## WORK TASK
What is needed is an exact copy of every record.

*** Block opens ***

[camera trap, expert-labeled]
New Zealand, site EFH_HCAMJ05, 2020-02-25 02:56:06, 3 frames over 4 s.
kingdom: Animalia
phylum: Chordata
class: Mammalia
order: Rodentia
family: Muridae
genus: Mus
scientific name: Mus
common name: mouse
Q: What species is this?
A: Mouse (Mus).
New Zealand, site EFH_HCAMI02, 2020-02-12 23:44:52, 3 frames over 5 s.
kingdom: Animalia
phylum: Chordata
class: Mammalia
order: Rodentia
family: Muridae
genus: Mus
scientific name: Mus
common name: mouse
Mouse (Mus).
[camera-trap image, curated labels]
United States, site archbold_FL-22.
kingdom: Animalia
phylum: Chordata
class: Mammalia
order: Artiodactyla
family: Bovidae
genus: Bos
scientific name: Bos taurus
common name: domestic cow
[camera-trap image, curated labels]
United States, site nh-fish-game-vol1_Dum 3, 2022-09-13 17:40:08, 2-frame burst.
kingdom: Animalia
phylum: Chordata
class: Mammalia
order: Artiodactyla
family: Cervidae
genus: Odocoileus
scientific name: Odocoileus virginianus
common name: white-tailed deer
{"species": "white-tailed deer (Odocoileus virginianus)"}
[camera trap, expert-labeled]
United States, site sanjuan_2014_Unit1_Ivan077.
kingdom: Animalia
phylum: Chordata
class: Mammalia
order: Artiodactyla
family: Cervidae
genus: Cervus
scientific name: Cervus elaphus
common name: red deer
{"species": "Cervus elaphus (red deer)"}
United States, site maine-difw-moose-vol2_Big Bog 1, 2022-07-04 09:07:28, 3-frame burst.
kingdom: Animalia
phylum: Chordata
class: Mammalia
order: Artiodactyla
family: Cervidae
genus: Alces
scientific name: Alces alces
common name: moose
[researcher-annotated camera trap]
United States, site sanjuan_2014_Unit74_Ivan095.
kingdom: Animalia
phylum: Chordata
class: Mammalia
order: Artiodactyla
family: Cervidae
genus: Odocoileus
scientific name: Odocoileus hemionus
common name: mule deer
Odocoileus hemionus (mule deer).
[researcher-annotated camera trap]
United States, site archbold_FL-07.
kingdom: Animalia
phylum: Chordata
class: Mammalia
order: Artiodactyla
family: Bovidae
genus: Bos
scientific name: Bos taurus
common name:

*** Block closes ***

## ANSWER TO THIS PROBLEM
[camera trap, expert-labeled]
New Zealand, site EFH_HCAMJ05, 2020-02-25 02:56:06, 3 frames over 4 s.
kingdom: Animalia
phylum: Chordata
class: Mammalia
order: Rodentia
family: Muridae
genus: Mus
scientific name: Mus
common name: mouse
Q: What species is this?
A: Mouse (Mus).
New Zealand, site EFH_HCAMI02, 2020-02-12 23:44:52, 3 frames over 5 s.
kingdom: Animalia
phylum: Chordata
class: Mammalia
order: Rodentia
family: Muridae
genus: Mus
scientific name: Mus
common name: mouse
Mouse (Mus).
[camera-trap image, curated labels]
United States, site archbold_FL-22.
kingdom: Animalia
phylum: Chordata
class: Mammalia
order: Artiodactyla
family: Bovidae
genus: Bos
scientific name: Bos taurus
common name: domestic cow
[camera-trap image, curated labels]
United States, site nh-fish-game-vol1_Dum 3, 2022-09-13 17:40:08, 2-frame burst.
kingdom: Animalia
phylum: Chordata
class: Mammalia
order: Artiodactyla
family: Cervidae
genus: Odocoileus
scientific name: Odocoileus virginianus
common name: white-tailed deer
{"species": "white-tailed deer (Odocoileus virginianus)"}
[camera trap, expert-labeled]
United States, site sanjuan_2014_Unit1_Ivan077.
kingdom: Animalia
phylum: Chordata
class: Mammalia
order: Artiodactyla
family: Cervidae
genus: Cervus
scientific name: Cervus elaphus
common name: red deer
{"species": "Cervus elaphus (red deer)"}
United States, site maine-difw-moose-vol2_Big Bog 1, 2022-07-04 09:07:28, 3-frame burst.
kingdom: Animalia
phylum: Chordata
class: Mammalia
order: Artiodactyla
family: Cervidae
genus: Alces
scientific name: Alces alces
common name: moose
[researcher-annotated camera trap]
United States, site sanjuan_2014_Unit74_Ivan095.
kingdom: Animalia
phylum: Chordata
class: Mammalia
order: Artiodactyla
family: Cervidae
genus: Odocoileus
scientific name: Odocoileus hemionus
common name: mule deer
Odocoileus hemionus (mule deer).
[researcher-annotated camera trap]
United States, site archbold_FL-07.
kingdom: Animalia
phylum: Chordata
class: Mammalia
order: Artiodactyla
family: Bovidae
genus: Bos
scientific name: Bos taurus
common name:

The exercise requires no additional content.